Felix Klein, when discussing how the popularity of areas in mathematics rises and falls, mentions that in his youth Abelian functions were at the summit of mathematics, and that later on their popularity plummeted. I could hardly find anything on the net on Abelian functions and Wikipedia thinks that they are barely worth mentioning. What did the 19th century theory of these functions consist of, and why was it so important?

For a really detailed answer to your question, see The Legacy of Niels Henrik Abel, edited by O.A. Laudal and R. Piene (Springer 2004). In particular, there is a long introductory article by Christian Houzel, most of which can be viewed here. Addendum. The complete article "The Work of Niels Henrik Abel" by Christian Houzel may be found here. 


Recall C. L. Siegel's rant, about the modern theory of abelian functions not having any functions in it. From a point of view that would have made sense to Weierstrass, mathematics has "addition theorems", such as one first meets for sin and cos.

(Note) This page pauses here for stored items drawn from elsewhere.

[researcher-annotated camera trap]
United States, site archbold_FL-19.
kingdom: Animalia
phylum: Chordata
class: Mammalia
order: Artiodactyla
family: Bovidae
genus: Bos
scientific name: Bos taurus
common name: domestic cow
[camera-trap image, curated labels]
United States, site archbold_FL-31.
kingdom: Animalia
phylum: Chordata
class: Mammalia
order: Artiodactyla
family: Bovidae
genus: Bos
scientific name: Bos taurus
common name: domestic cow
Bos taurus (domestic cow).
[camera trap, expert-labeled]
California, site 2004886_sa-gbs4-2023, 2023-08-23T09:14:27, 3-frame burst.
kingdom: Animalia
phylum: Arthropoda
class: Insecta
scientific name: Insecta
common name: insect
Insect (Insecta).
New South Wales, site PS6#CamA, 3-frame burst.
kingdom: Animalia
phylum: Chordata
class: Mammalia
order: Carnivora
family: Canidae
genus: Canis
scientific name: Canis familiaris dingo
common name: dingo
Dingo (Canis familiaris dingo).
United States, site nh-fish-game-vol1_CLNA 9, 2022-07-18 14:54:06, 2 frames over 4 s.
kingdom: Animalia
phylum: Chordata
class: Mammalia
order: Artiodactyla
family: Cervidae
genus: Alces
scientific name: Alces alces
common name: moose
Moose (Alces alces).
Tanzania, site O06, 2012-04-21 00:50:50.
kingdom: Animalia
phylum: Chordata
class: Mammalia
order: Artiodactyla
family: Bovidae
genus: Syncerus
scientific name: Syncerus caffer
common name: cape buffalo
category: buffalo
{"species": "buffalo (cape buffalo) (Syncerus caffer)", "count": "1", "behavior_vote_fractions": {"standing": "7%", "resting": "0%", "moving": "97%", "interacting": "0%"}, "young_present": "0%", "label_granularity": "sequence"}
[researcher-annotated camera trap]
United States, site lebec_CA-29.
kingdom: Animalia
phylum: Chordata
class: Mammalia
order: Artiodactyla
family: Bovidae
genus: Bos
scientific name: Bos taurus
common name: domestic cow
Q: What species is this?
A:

One achievement of the 19th century was to classify these addition theorems, in "several variables" (which were of course complex variables for those guys), which were "algebraic". Scare quotes not too serious: this is one origin of today's theory of algebraic groups. To a first approximation, the theory of projective algebraic groups is the theory of abelian functions. Riemann had in fact written down enough theta functions so that abelian functions could be expressed in terms of their quotients. This was all a big and muchsought general framework extending the elliptic functions. The reason to do that was that, for example, indefinite integrals of square roots of cubics and quartics should have their excellent theory extended to quintics and beyond. It turns out that abelian functions in at least two variables is not quite the formulafest that the theory of elliptic functions is. Not for want of trying. We have the conceptual and geometric framework in the theory of abelian varieties. There are distinguished mathematicians who will tell you not to write down explicit functions. There is plenty of work, though, for example stimulated by soliton theory, explicit computation on curves of small genus, and so on.